Look forward to the future, to what you can both achieve in life together. For your mutual friends and family, you only need to tell them what you are comfortable with. You don't owe anyone an explanation besides the wife, who was in this relationship too. As long as you are comfortable, you can share as much as you want.
Build a good relationship with his friends. They probably won't be a fan of you if you don't understand the full picture, but you should try to make amends with them rather than making your man cut them out. Find the balance and carry on with your life.

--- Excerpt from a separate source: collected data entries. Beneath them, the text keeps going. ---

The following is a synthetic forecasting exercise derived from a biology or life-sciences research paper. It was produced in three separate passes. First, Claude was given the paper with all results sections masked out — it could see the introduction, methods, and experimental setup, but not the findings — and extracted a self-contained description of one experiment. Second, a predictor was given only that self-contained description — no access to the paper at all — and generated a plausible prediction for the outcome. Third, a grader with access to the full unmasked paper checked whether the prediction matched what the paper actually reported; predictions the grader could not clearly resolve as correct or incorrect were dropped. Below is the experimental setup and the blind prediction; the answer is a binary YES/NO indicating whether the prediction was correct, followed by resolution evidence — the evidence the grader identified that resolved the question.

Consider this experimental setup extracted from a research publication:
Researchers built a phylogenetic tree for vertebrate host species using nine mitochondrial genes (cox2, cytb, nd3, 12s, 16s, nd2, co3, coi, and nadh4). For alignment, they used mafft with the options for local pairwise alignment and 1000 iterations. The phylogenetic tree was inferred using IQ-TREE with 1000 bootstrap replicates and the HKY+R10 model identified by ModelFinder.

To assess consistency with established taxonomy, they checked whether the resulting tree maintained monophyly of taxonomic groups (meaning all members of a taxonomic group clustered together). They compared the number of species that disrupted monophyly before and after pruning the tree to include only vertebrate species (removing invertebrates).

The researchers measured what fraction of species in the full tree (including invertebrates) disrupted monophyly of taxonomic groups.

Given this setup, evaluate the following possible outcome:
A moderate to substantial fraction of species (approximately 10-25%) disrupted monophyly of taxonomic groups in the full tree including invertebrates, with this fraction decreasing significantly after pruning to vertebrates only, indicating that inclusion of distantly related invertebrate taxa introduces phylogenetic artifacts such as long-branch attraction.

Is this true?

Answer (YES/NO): NO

Should I Really Be Dating A Married Man?
It's your choice after all. Don't do something out of love if you feel it's morally wrong. If you decide to do it. make sure how you can do it and not hurt others. Does everyone know what's going on or will you have to lie to the wife? The last thing you want is really to have the wife in the dark because it's unfair to her and it only shows that for all you know, you could be her in a few years.
In the end, you have your decision to make and make one that you believe is acceptable.
Dating a married man is hard. It's never going to be just rainbow and flowers like other relationships. You will be facing a lot of challenges together. Only you can tell if it's worth the heartaches. For what it's worth, now you would have a clearer understanding as to if your man is really planning to leave his wife for you and you should have a clearer decision on what you want to do!